Anyone who owns a Tesla [TSLA] will likely have spent hours waiting around at charging stations.
Elon Musk, founder of the company (pictured), may be looking to put an end to that with the introduction of drive-in restaurants, according to recently filed trademark paperwork.
Tesla’s share price didn’t jump on the trademark news. After all, executives at the company haven’t commented on the plans, so there’s currently no idea of timelines, locations or the revenue potential.
As of close on 7 June, Tesla’s share price has fallen 14.2% to $605.13. It has fallen 10% in the last month alone (through 7 June). Though Tesla’s share price is up 246.51% in the last 52 weeks, it’s currently trading around 33% below its all-time high of $900.40 reached on 25 January this year.
Tesla’s share price performance has lagged the broader EV market. The Global X Autonomous & Electric Vehicle ETF [DRIV] has risen just short of 19% so far this year. Meanwhile, the iShares Self-Driving EV and Tech ETF [IDRV] has risen 14.6% in the year to date (through 7 June).

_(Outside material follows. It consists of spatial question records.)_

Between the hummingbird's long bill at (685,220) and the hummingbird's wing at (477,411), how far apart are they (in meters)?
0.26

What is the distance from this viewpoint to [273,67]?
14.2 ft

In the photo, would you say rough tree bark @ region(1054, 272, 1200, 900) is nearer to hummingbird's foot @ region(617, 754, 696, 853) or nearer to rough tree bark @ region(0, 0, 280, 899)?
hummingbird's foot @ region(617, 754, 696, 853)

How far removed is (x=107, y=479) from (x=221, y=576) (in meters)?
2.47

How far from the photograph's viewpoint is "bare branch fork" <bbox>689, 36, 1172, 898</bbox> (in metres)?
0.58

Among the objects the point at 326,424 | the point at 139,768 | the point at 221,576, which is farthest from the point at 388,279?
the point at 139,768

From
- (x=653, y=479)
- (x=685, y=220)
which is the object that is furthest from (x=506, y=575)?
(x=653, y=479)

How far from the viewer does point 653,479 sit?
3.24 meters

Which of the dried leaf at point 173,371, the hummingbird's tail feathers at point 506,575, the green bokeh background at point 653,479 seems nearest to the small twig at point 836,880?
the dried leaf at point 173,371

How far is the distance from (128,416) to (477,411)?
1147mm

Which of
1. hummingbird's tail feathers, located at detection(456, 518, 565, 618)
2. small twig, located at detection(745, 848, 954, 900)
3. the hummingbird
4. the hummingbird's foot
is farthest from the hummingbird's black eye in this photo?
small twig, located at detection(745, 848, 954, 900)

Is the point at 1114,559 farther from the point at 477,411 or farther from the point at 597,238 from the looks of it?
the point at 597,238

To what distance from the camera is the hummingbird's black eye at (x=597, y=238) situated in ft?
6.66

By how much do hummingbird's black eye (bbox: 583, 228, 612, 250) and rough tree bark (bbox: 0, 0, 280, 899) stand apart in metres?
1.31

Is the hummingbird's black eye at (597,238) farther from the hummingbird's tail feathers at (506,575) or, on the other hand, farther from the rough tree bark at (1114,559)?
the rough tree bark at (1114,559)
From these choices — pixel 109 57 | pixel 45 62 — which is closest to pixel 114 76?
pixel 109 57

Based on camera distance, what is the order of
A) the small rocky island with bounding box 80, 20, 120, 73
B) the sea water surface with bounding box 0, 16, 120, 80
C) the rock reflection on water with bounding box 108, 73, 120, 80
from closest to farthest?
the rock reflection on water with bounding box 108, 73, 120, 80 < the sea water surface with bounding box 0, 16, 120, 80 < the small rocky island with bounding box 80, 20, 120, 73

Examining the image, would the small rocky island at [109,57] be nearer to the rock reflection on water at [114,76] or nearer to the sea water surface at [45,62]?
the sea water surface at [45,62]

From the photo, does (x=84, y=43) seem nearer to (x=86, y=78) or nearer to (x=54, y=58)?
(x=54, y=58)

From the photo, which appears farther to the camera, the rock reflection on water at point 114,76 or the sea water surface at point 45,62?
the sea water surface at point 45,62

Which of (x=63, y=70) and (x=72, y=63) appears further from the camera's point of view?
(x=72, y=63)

Tesla’s share price has seen substantial volatility lately. Firstly, there have been Musk’s concerns about the environmental impact of Bitcoin [BTC]. Though the company didn’t sell any of the Bitcoin assets it has on its balance sheet, the price of the cryptocurrency plunged.
In a note to clients seen by Investing.com, Dan Ives, Wedbush analyst and long-time Tesla bull, described Musk’s move as a “shocker” and cautioned that it could lead to short-term volatility for the stock.
“[T]he nature of Bitcoin mining hasn’t changed in the last three months” since Tesla first bought into the cryptocurrency, wrote Ives. “[B]acktracking on the crypto transaction three months later is a very surprising and confusing move to both Tesla and crypto investors.”
Secondly, Tesla has seen a drop in demand for its EVs in China. It announced that monthly net orders in China for May were 9,800, down from more than 18,000 a month earlier. Data from the China Passenger Car Association shows that sales in China totalled 11,671 in April, down from 35,478 in March.
China has become an increasingly key market for Tesla, accounting for more than a fifth of its revenue. Sales for the full year 2020 were $6.6bn, 21% of the company’s total revenue for 2020 of $31.5bn. In 2019, this figure was $2.98bn, or 12% of the $24.58bn total revenue for that year.
However, Tesla’s position in the country is precarious. The EV maker has faced scrutiny in recent weeks over quality and safety concerns, while it has been criticised for its customer service and PR handling of the crisis.
On top of this, Tesla is facing increasing competition in China. Competitors including BYD Auto [1211.HK], Li Auto [LI] and Nio [NIO] continue to eat into its market share.
The current uncertainty around Tesla’s future growth in China is a good opportunity to ask whether the EV maker filing trademarks for drive-in restaurants in the US is a sign that it’s looking to diversify its business closer to home.
Tesla wouldn’t be the first automotive company to step into the world of food. Bentley, a subsidiary of Volkswagen [VOWG] had a short-lived restaurant in the UAE to celebrate the launch of its Continental GT series in the region. Earlier this year, Ford [F] commissioned a hot sauce to promote its Mustang Mach-E 1400; and Peugeot [STLA] sells kitchenware.
While other culinary crossovers tend to be more about brand promotion, Tesla’s restaurant concept plan seems to be about creating the best charging experience possible for its customers.
The wheels may have been in motion for a few years now. Back in 2017, then-Tesla CTO JB Straubel said at the global restaurant and tech conference FSTEC: “People are coming and spending 20-30 minutes at these stops… They want to eat, they want to have a cup of coffee [and] they want to use the bathroom.”